Transformation Model:
| Option | Description |
|---|---|
| Global transformation | Same generalization level applied to ALL records (standard) |
| Local transformation | Different generalization for different records — better utility, more complex |
For learning, keep the defaults (Optimal + Global) and click OK.
Exploring Results
After anonymization, the top-right shows something like:
Transformations: 6480 | Selected: [0, 4, 0, 2, 3, 2, 2, 1] | Applied: [0, 4, 0, 2, 3, 2, 2, 1]
This means ARX explored 6,480 possible transformations and selected the optimal one.

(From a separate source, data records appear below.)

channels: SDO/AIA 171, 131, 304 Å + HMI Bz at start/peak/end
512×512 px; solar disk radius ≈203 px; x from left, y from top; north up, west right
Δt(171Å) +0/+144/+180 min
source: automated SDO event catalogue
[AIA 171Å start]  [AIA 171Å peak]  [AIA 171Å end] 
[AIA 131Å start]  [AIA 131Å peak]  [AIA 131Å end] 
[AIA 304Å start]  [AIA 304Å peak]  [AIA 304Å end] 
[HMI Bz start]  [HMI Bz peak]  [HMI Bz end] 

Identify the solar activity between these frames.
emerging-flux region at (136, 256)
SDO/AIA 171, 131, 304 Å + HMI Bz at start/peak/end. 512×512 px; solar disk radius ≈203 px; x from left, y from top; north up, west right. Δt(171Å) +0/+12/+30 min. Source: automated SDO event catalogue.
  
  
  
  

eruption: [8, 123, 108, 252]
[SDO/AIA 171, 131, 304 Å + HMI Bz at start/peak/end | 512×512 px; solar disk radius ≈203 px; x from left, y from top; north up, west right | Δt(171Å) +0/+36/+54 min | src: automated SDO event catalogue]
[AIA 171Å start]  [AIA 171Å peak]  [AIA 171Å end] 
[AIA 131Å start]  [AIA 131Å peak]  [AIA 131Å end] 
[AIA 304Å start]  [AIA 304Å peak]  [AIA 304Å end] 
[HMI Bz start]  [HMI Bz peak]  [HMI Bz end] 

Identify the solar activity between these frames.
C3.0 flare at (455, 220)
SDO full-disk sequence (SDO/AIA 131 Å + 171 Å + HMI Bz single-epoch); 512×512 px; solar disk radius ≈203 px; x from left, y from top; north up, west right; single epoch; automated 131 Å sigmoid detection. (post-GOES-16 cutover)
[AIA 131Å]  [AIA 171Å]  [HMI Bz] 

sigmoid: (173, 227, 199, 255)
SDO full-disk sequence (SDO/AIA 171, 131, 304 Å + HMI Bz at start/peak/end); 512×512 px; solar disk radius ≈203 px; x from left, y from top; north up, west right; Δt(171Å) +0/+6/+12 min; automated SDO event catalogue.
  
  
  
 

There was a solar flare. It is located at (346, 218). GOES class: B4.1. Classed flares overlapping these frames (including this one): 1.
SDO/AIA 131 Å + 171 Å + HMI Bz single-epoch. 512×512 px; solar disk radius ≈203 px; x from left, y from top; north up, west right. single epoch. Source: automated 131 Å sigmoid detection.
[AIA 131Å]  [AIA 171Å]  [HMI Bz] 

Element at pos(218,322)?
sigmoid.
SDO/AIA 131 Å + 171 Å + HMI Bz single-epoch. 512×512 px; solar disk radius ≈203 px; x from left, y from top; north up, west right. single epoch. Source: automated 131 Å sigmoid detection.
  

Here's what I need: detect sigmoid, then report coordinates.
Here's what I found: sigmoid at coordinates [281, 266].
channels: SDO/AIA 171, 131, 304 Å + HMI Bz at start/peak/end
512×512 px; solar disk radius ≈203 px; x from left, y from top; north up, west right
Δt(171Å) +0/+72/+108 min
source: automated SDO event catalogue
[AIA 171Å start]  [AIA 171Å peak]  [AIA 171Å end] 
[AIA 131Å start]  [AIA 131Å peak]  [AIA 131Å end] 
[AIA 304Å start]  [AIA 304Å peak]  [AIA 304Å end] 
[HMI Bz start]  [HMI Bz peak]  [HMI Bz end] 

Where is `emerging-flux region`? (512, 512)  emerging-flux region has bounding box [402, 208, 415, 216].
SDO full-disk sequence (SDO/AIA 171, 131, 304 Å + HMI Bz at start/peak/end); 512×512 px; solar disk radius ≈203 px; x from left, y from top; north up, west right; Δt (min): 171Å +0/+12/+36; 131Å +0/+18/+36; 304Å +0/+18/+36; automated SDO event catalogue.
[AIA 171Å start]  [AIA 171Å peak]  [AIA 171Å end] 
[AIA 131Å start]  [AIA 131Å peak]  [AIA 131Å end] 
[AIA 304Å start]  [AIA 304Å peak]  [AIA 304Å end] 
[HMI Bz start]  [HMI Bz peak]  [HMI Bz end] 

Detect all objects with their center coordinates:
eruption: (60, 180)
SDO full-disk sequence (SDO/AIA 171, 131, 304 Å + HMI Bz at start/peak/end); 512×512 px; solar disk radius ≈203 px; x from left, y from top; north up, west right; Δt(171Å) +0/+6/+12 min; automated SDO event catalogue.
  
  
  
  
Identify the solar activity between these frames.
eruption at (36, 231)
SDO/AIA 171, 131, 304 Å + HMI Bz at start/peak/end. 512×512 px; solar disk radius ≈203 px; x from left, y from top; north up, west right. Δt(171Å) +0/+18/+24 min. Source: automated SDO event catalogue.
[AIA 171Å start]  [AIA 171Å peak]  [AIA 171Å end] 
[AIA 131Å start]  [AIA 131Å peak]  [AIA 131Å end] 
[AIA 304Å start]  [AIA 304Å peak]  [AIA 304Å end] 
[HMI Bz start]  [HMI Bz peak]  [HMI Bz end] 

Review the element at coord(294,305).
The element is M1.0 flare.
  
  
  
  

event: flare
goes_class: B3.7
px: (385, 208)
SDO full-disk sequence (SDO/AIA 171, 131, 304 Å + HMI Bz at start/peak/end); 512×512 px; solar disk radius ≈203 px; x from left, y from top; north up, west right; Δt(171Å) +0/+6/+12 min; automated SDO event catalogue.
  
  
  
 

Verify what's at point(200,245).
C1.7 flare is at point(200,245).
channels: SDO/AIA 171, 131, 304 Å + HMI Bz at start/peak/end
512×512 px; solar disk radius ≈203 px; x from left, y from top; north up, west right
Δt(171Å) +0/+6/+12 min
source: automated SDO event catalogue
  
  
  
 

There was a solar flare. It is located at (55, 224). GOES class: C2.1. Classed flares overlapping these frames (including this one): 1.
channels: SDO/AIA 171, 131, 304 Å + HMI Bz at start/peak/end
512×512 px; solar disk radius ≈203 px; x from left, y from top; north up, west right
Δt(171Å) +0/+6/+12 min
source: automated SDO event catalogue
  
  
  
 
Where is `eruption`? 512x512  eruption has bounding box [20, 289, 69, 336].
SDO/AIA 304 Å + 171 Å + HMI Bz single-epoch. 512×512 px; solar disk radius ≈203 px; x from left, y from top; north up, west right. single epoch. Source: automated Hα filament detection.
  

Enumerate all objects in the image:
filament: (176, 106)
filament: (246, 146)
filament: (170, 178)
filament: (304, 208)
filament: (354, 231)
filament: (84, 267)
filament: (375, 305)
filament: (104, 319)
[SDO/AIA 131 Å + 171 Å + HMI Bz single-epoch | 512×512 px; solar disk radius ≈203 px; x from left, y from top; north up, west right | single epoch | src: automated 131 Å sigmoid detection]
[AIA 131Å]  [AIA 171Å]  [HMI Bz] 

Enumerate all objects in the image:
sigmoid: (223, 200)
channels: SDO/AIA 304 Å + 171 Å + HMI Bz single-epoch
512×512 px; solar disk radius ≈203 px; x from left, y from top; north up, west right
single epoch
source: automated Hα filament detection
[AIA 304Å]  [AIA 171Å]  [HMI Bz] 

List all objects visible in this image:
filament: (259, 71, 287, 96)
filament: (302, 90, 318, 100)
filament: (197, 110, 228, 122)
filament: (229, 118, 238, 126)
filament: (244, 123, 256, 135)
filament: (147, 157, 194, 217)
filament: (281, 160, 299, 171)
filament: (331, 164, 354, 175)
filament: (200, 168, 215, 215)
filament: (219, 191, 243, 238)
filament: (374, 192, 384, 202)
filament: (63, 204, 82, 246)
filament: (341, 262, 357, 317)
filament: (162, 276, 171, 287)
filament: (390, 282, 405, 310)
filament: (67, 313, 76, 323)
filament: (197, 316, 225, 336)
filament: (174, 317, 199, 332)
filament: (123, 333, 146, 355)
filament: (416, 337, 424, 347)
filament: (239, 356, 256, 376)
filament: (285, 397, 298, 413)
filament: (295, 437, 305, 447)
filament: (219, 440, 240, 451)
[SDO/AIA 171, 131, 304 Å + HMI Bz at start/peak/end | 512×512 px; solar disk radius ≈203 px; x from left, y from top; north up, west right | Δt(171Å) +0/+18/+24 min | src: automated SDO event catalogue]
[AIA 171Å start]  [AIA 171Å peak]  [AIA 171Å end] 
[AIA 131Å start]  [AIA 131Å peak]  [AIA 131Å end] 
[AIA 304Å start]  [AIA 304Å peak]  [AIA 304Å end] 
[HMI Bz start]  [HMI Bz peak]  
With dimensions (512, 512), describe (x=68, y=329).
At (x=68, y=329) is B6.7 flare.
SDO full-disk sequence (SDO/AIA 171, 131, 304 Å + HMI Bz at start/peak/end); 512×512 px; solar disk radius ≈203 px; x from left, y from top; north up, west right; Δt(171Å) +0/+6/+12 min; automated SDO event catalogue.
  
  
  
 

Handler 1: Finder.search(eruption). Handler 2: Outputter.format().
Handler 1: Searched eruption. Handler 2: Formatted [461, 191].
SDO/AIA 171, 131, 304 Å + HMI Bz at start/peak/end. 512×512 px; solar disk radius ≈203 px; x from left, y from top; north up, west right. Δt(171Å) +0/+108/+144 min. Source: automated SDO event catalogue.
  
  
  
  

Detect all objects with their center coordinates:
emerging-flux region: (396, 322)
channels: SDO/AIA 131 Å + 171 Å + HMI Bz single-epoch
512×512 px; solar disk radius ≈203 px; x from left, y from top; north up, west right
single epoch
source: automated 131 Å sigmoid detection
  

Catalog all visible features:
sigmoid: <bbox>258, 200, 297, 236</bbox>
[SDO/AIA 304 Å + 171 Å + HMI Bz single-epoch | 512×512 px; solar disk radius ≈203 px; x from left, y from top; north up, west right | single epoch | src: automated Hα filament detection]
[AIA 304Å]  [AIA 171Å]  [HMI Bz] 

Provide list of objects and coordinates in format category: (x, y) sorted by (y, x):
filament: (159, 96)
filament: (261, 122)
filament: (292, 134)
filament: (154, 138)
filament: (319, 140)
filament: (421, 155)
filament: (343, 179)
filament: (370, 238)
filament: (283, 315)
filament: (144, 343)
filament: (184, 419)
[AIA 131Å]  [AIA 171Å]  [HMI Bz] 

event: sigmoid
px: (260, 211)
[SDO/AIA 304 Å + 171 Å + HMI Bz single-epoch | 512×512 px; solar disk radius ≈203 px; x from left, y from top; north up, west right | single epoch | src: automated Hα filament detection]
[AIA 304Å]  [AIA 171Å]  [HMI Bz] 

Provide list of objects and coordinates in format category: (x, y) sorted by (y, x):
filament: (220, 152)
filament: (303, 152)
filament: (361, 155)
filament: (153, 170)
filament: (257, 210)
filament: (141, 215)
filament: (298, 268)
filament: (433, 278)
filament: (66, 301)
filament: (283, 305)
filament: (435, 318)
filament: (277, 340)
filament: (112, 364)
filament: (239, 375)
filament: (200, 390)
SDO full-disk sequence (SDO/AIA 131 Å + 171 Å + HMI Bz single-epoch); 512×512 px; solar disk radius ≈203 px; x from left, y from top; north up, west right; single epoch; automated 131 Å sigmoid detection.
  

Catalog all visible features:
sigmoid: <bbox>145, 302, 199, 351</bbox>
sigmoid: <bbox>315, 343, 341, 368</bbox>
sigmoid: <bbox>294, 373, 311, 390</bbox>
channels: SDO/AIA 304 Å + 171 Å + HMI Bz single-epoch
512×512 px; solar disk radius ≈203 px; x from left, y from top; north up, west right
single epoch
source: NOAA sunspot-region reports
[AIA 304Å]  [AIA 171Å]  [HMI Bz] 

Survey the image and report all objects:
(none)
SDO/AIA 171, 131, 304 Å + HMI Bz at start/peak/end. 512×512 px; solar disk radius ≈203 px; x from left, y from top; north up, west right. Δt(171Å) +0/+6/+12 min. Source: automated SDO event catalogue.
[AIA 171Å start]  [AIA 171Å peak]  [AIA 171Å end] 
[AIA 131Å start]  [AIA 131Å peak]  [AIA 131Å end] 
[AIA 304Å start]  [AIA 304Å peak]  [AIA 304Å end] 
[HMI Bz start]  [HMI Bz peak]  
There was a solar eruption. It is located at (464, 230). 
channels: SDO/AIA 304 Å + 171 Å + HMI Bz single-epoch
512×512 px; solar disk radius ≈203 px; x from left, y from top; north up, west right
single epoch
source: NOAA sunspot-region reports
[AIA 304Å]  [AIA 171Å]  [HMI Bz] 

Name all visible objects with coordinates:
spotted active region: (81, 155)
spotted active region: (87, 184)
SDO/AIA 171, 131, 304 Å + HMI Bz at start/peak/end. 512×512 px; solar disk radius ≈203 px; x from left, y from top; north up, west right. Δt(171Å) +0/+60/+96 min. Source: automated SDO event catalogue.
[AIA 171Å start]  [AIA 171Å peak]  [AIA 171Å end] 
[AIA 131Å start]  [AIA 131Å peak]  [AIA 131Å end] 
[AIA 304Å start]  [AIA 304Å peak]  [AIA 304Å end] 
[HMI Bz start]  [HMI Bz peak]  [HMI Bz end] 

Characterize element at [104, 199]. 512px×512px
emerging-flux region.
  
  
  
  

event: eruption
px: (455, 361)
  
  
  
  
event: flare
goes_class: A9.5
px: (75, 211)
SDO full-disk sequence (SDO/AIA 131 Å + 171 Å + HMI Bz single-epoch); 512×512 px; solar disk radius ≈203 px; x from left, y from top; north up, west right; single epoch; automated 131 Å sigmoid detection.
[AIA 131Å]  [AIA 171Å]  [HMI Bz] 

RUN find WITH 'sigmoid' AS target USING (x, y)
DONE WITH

The numbers are generalization levels for each quasi-identifier.
Solution Space Lattice
Click the “Explore results” tab to see the lattice visualization:
- Each node is a transformation (combination of generalization levels)
- Green nodes = satisfy privacy (k=5, ℓ=2)
- Blue border = the selected optimal transformation
- Lines connect transformations that differ by one level
ARX found many valid solutions but selected the one with the best utility score — preserving the most information while satisfying privacy requirements.
Analyzing Utility
Click “Analyze utility” to see what was lost.
In my run, age became completely suppressed (*) in the output. To satisfy k=5 and ℓ=2, ARX had to generalize aggressively because the dataset has too many unique combinations.
The Distribution tab shows this clearly: the original age histogram (17-90 range) became a single bar at 100% — all records now have the same age value: “*”.
This is the utility cost of achieving strong privacy with this dataset.
Analyzing Risk
Click “Analyze risk” to see re-identification metrics.
| Metric | Before | After |
|---|---|---|
| Average prosecutor risk | 60% | 0.09% |
| Highest prosecutor risk | 100% | 6.25% |
| Sample uniques | 46.5% | 0% |
| Population uniques | 2.97% | 0% |
Attacker models:
| Model | Who they are |
|---|---|
| Prosecutor | Knows a specific person is in the dataset, tries to find them |
| Journalist | Tries to find any person they can re-identify |
| Marketer | Tries to re-identify people for commercial purposes |
Bottom Line
- Before: 46.5% of records were unique → easy to re-identify
- After: 0% unique, max risk 6.25% → strong privacy protection
The cost: most data became “*” (suppressed).
The Privacy-Utility Trade-off
This tutorial demonstrated the fundamental tension in de-identification:
More privacy = less utility
Options to improve utility:
- Relax privacy: Lower k to 3, or remove ℓ-diversity
- Fewer quasi-identifiers: Remove some columns from quasi-identifying
- Allow record suppression: Let ARX suppress some records entirely instead of generalizing everything
Takeaways
Three things became clear from this exercise:
- ARX configuration is dataset-specific and use-case-specific. Quasi-identifier selection, hierarchy design, and privacy parameters all depend on your data distribution and research goals.
- Expert configuration is required. Someone with privacy expertise needs to analyze the dataset, identify risks, design appropriate hierarchies, and iterate until the privacy-utility balance is acceptable.